§ Task item
The result should be a word-for-word retyping of the entries below, free of pictures.

§ Information supplied
:::::
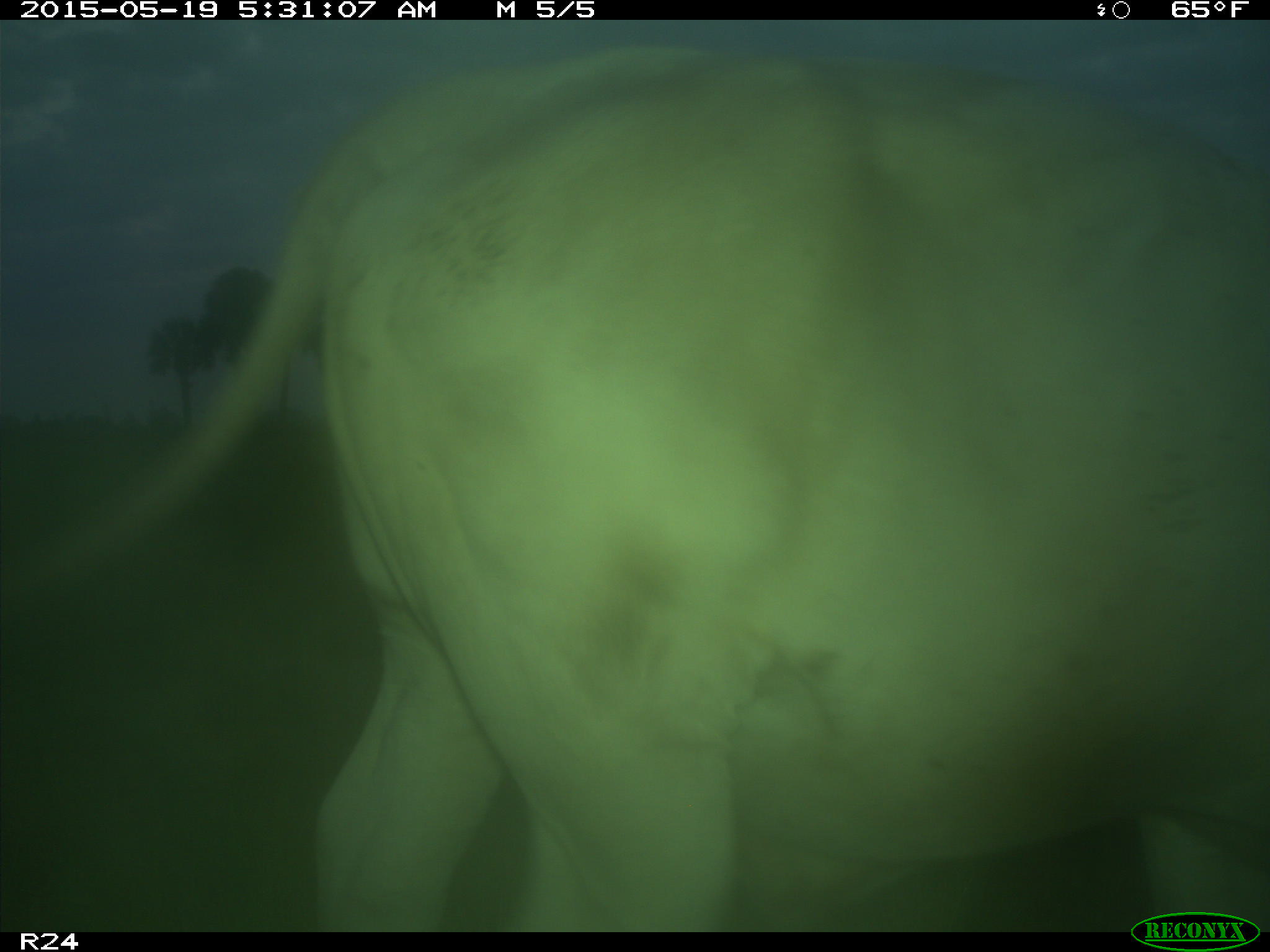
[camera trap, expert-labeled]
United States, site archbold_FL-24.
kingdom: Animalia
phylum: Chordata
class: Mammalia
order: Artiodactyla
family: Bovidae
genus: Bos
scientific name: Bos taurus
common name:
:::::
§ Exercise solution
[camera trap, expert-labeled]
United States, site archbold_FL-24.
kingdom: Animalia
phylum: Chordata
class: Mammalia
order: Artiodactyla
family: Bovidae
genus: Bos
scientific name: Bos taurus
common name:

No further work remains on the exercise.